Tabela 1. Artykulacja głosek dziecka

Lp

wybrane wyrazy

zapis artykulacji głosek

1.

rower – lowel

l → r

2.

wierszyk – wielsyk

l → r, sz → s

3.

żaba – zaba

ż → z

4.

soczek – socek

cz →  c

5.

krzyk – kszyk

rz → sz

6.

nożyczki – nozycki  

ż → z, cz → c

7.

koza – kosa

z → s

8.

szafa – safa

sz → s

9.

myszy – mysy

sz → s

10.

drzwi – dźwi

rz →  ź

11.

rzeką - zeką

rz →  z

Źródło: opracowanie własne na podstawie badania dziecka

Z danych zawartych w powyższej tabeli można mówić o sygmatyzmie czyli seplenieniu (nieprawidłowa realizacja głosek z szeregu s, z, c, dz, ś, ż, ć, dż, sz, ż, cz, dż) oraz substytucji (głoski trudniejsze są zastępowane łatwiejszymi). Dziecko cechuje również rotacyzm (nieprawidłowa realizacja głoski r).
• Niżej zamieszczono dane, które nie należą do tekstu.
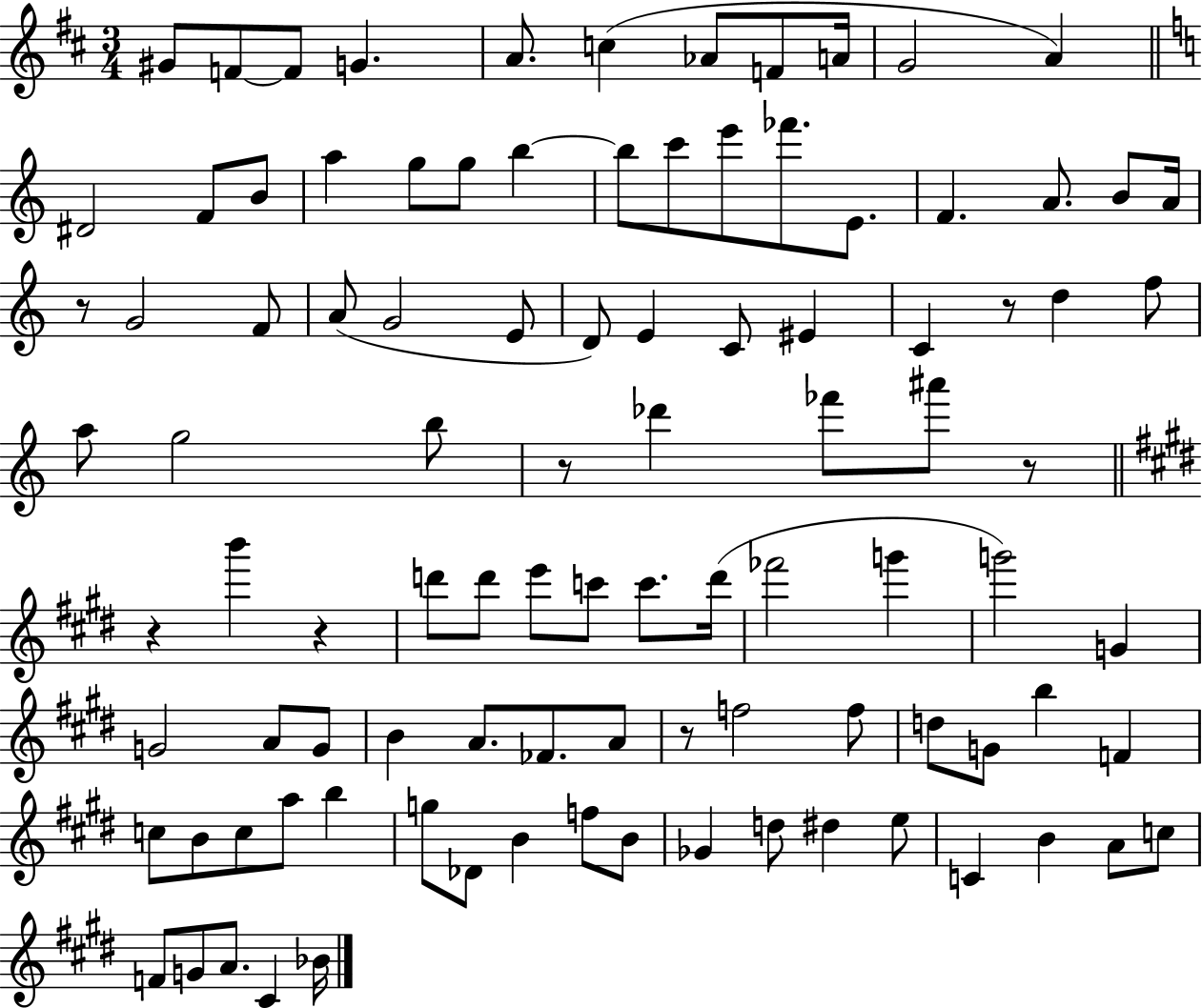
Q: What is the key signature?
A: D major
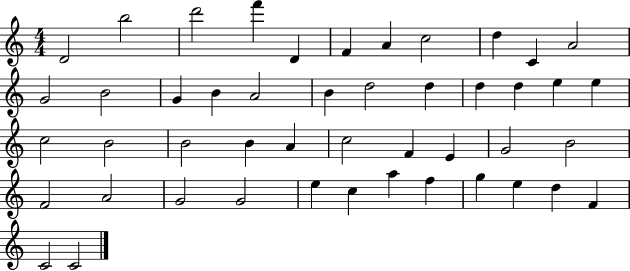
{
  \clef treble
  \numericTimeSignature
  \time 4/4
  \key c \major
  d'2 b''2 | d'''2 f'''4 d'4 | f'4 a'4 c''2 | d''4 c'4 a'2 | \break g'2 b'2 | g'4 b'4 a'2 | b'4 d''2 d''4 | d''4 d''4 e''4 e''4 | \break c''2 b'2 | b'2 b'4 a'4 | c''2 f'4 e'4 | g'2 b'2 | \break f'2 a'2 | g'2 g'2 | e''4 c''4 a''4 f''4 | g''4 e''4 d''4 f'4 | \break c'2 c'2 | \bar "|."
}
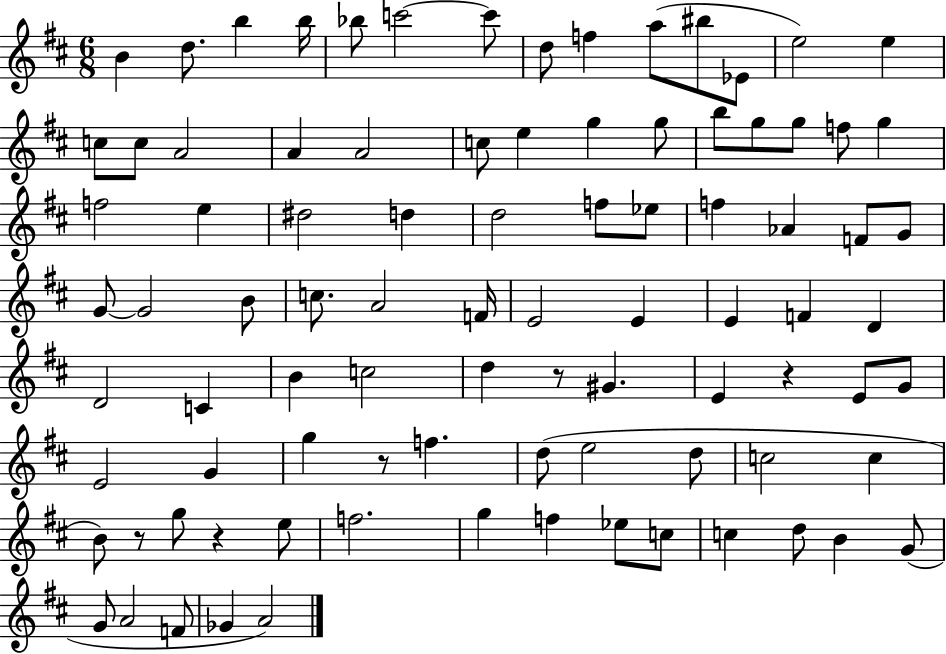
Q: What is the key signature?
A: D major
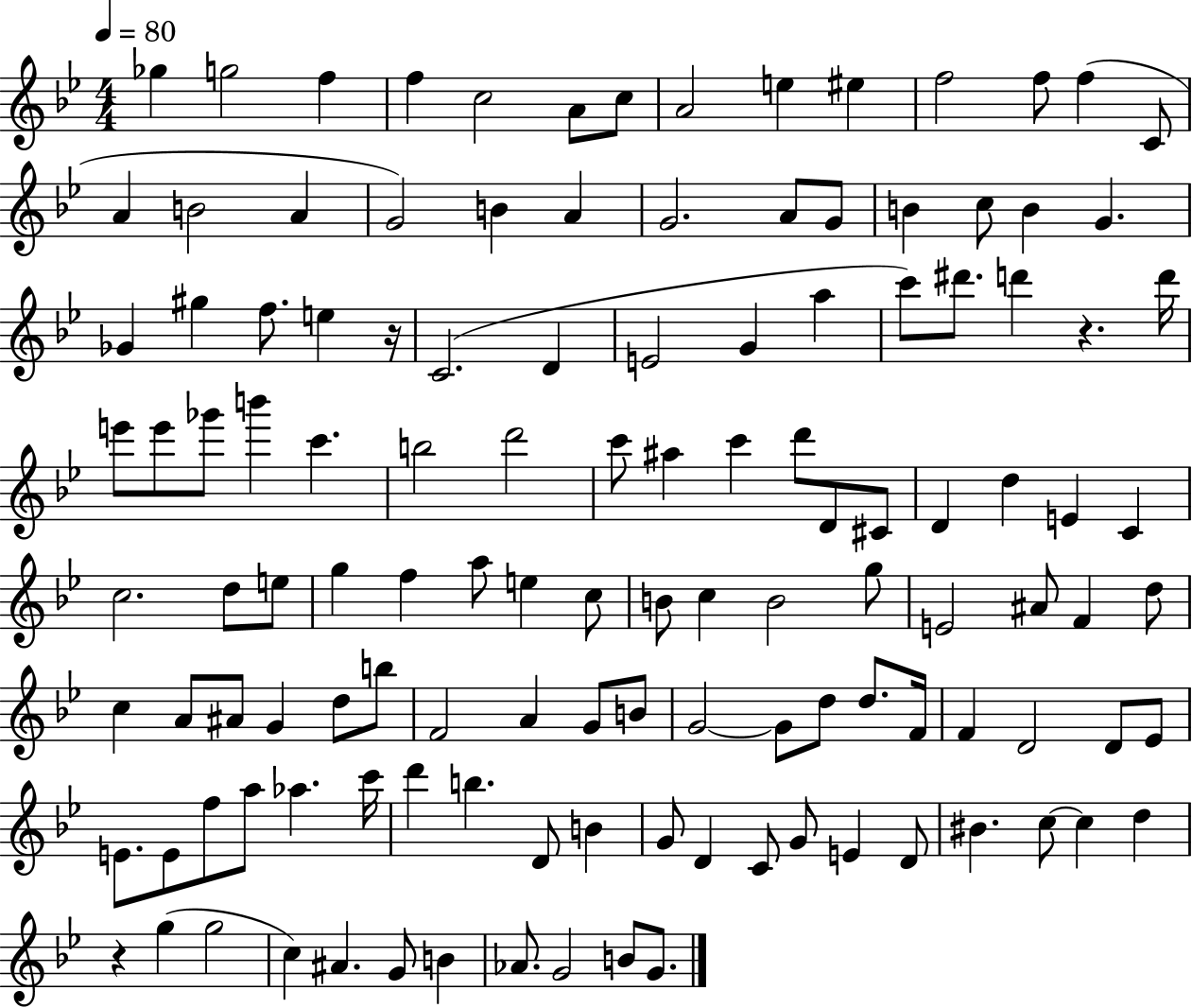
Gb5/q G5/h F5/q F5/q C5/h A4/e C5/e A4/h E5/q EIS5/q F5/h F5/e F5/q C4/e A4/q B4/h A4/q G4/h B4/q A4/q G4/h. A4/e G4/e B4/q C5/e B4/q G4/q. Gb4/q G#5/q F5/e. E5/q R/s C4/h. D4/q E4/h G4/q A5/q C6/e D#6/e. D6/q R/q. D6/s E6/e E6/e Gb6/e B6/q C6/q. B5/h D6/h C6/e A#5/q C6/q D6/e D4/e C#4/e D4/q D5/q E4/q C4/q C5/h. D5/e E5/e G5/q F5/q A5/e E5/q C5/e B4/e C5/q B4/h G5/e E4/h A#4/e F4/q D5/e C5/q A4/e A#4/e G4/q D5/e B5/e F4/h A4/q G4/e B4/e G4/h G4/e D5/e D5/e. F4/s F4/q D4/h D4/e Eb4/e E4/e. E4/e F5/e A5/e Ab5/q. C6/s D6/q B5/q. D4/e B4/q G4/e D4/q C4/e G4/e E4/q D4/e BIS4/q. C5/e C5/q D5/q R/q G5/q G5/h C5/q A#4/q. G4/e B4/q Ab4/e. G4/h B4/e G4/e.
Kolejną kwestią którą chciałabym poruszyć w niniejszej pracy jest słuch fonetyczny. W tym celu pokazałam dziecku 9 kolorowych obrazków i zapytałam na którym zdjęciu znajdują się dane przedmioty. Gdy poprosiłam o pokazanie bułki dziecko pokazało mi półkę, gdy zapytałam o górę dziecko wskazało kurę, a gdy zapytałam o buty dziecko pokazało mi budy (dla psa), gdy zapytałam o tom dziecko pokazało dom. Na podstawie analizy oraz syntezy słuchowej śmiem twierdzić, że dziecko posiada widoczny deficyt w percepcji słuchowej.

Na zakończenie w niniejszej pracy zaprezentuję krótki wywiad z dzieckiem.

N: Dzień dobry

M: dobly

N: Jak masz na imię?

M: Monika

N: A ja Natalia. Miło Cię poznać Moniko. Jak się dzisiaj czujesz?

M: dopsze

N: Lubisz chodzić do przedszkola?

M: Tak

N: A co lubisz robić w Przedszkolu?

M: lubiem się bafić w skleparke

N: A z kim się lubisz bawić?

M: wsyskimi

N: A co jeszcze lubisz robić w przedszkolu?

M: lubiem spewać

N: A co lubisz śpiewać?

M: to co pani naucyła. Ostatnio spewalismy „Ctely słonie zielone słonie”..

N: Zaśpiewasz mi ją?

M: tak. Ctely słonie zelone słonie kazdy kokaldke ma na ogonie ten kudlaty, ten smalkaty kochajom sie jak waliaty..

N: Bardzo pięknie śpiewasz. Moniko dziękuję Ci za rozmowę i śpiew. Możesz już pójść się pobawić z innymi dziećmi.

 Jak wynika z powyższego dialogu widoczną wadą u Moniki jest seplenienie (sygmatyzm), substytucja oraz rotacyzm. Dziecko odpowiada na pytania, mówi albo prostymi zdaniami albo pojedynczymi wyrazami. W słownictwie Moniki łatwo można zauważyć posługiwanie się neologizmami (dziecko zamiast ekspedientki lub sprzedawczyni użyło słowa skleparki) oraz zastępowanie dźwięcznych głosek bezdźwięcznymi.

 

Bibliografia

1. Demel G., Minimum logopedyczne nauczyciela przedszkola, Wydawnictwo WSiP, Warszawa 1996.

2. Kaczmarek L., Nasze dziecko uczy się mowy, Wydawnictwo Lubelskie, Lublin 1966.

3. Szymczyk M., Słownik Języka Polskiego, Wydawnictwo PWN, Warszawa 1995.